Introduction And Objectives: The role of emergency coronary angiography (CAG) and percutaneous coronary intervention (PCI) following out-of-hospital cardiac arrest (OHCA) in patients without ST-segment elevation myocardial infarction (STEMI) remains unclear. We aimed to assess whether emergency CAG and PCI would improve survival with good neurological outcome in this population.

Methods: In this multicenter, randomized, open-label, investigator-initiated clinical trial, we randomly assigned 69 survivors of OHCA without STEMI to undergo immediate CAG or deferred CAG. The primary efficacy endpoint was a composite of in-hospital survival free of severe dependence. The safety endpoint was a composite of major adverse cardiac events including death, reinfarction, bleeding, and ventricular arrhythmias.

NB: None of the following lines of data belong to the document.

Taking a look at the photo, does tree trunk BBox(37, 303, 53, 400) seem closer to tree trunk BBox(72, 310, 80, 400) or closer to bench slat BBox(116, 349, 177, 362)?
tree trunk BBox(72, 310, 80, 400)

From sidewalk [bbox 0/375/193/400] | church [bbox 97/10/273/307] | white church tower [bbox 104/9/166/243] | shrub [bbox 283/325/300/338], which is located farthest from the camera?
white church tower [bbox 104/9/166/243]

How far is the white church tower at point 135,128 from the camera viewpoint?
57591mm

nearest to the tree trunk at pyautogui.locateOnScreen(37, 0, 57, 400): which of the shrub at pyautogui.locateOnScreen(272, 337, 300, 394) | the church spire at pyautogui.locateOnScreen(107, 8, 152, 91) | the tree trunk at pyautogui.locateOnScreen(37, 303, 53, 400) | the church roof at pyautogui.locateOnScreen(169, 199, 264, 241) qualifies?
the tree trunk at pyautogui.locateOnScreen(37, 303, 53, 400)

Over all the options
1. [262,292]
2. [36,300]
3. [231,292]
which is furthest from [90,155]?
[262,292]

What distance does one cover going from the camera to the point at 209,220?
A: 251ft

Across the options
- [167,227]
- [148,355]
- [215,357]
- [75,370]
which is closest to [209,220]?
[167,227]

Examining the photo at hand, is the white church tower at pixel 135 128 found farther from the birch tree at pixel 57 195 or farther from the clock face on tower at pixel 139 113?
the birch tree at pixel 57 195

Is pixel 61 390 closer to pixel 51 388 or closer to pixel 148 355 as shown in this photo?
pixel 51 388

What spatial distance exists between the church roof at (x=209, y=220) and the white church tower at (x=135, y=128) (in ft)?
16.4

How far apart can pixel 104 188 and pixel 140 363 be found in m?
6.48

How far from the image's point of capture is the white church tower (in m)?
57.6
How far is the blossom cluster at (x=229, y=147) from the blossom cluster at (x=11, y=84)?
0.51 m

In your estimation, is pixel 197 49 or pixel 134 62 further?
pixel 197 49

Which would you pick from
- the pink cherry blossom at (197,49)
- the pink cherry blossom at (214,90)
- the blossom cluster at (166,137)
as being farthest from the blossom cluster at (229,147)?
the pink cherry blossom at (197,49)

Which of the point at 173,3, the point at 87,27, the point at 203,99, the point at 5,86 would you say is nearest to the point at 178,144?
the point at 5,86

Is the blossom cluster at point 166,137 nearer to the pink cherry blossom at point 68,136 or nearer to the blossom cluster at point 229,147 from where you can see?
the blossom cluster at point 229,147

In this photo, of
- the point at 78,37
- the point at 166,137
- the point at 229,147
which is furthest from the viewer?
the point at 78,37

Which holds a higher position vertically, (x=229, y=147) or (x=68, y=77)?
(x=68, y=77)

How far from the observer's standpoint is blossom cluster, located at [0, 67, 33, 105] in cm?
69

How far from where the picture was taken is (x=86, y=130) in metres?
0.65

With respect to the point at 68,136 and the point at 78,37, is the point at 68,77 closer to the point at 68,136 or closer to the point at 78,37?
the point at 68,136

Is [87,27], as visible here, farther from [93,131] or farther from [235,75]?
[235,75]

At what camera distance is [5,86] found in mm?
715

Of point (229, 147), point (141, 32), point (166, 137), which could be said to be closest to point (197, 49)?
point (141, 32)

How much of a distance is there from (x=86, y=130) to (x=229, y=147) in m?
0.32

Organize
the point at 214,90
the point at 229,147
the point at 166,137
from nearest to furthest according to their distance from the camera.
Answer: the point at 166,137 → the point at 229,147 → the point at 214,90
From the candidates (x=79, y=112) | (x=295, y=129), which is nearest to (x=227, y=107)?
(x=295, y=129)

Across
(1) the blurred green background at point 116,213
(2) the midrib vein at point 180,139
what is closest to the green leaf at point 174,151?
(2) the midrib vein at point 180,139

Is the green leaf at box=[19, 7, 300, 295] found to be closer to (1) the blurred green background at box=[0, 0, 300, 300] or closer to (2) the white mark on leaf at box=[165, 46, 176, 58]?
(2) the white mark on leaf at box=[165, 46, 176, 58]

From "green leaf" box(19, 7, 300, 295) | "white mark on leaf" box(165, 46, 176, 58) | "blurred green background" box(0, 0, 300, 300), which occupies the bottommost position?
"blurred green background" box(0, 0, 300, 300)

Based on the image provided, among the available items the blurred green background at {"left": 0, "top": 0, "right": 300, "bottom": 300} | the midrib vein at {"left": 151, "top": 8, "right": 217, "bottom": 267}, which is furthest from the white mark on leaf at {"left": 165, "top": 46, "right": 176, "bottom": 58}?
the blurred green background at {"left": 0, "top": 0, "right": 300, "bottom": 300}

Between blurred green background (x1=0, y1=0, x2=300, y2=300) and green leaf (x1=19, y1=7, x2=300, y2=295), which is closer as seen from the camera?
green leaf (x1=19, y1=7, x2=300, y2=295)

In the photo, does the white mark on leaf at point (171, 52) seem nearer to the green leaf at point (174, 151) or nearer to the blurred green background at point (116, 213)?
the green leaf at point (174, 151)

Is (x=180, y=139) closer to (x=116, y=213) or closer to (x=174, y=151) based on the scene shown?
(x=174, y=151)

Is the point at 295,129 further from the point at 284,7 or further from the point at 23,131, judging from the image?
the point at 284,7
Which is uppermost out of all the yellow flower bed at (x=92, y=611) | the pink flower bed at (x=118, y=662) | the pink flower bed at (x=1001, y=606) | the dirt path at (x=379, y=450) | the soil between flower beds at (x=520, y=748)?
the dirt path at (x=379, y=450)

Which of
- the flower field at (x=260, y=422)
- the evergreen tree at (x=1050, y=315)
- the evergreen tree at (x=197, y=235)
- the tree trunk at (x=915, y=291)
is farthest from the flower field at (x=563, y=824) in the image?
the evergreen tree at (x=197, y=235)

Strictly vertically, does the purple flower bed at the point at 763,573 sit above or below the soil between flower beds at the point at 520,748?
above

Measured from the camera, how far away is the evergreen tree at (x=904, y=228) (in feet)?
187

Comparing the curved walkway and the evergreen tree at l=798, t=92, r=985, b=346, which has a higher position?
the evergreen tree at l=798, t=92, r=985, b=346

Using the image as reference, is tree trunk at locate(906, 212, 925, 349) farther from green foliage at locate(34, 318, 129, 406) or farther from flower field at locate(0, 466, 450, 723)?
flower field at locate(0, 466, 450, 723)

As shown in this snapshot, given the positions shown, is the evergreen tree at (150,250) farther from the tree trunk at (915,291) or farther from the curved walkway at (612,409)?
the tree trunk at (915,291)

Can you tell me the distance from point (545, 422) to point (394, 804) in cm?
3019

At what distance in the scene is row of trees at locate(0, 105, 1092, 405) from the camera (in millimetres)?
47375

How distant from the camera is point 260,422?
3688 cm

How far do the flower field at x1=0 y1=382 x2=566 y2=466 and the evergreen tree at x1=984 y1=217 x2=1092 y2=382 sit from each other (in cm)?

Results: A total of 66 patients were included in the primary analysis (95.7%). In-hospital survival was 62.5% in the immediate CAG group and 58.8% in the delayed CAG group (HR, 0.96; 95%CI, 0.45-2.09; P=.93). In-hospital survival free of severe dependence was 59.4% in the immediate CAG group and 52.9% in the delayed CAG group (HR, 1.29; 95%CI, 0.60-2.73; P=.4986). No differences were found in the secondary endpoints except for the incidence of acute kidney failure, which was more frequent in the immediate CAG group (15.6% vs 0%, P=.002) and infections, which were higher in the delayed CAG group (46.9% vs 73.5%, P=.003).

Conclusions: In this underpowered randomized trial involving patients resuscitated after OHCA without STEMI, immediate CAG provided no benefit in terms of survival without neurological impairment compared with delayed CAG.

Clinicaltrials: gov Identifier: NCT02641626.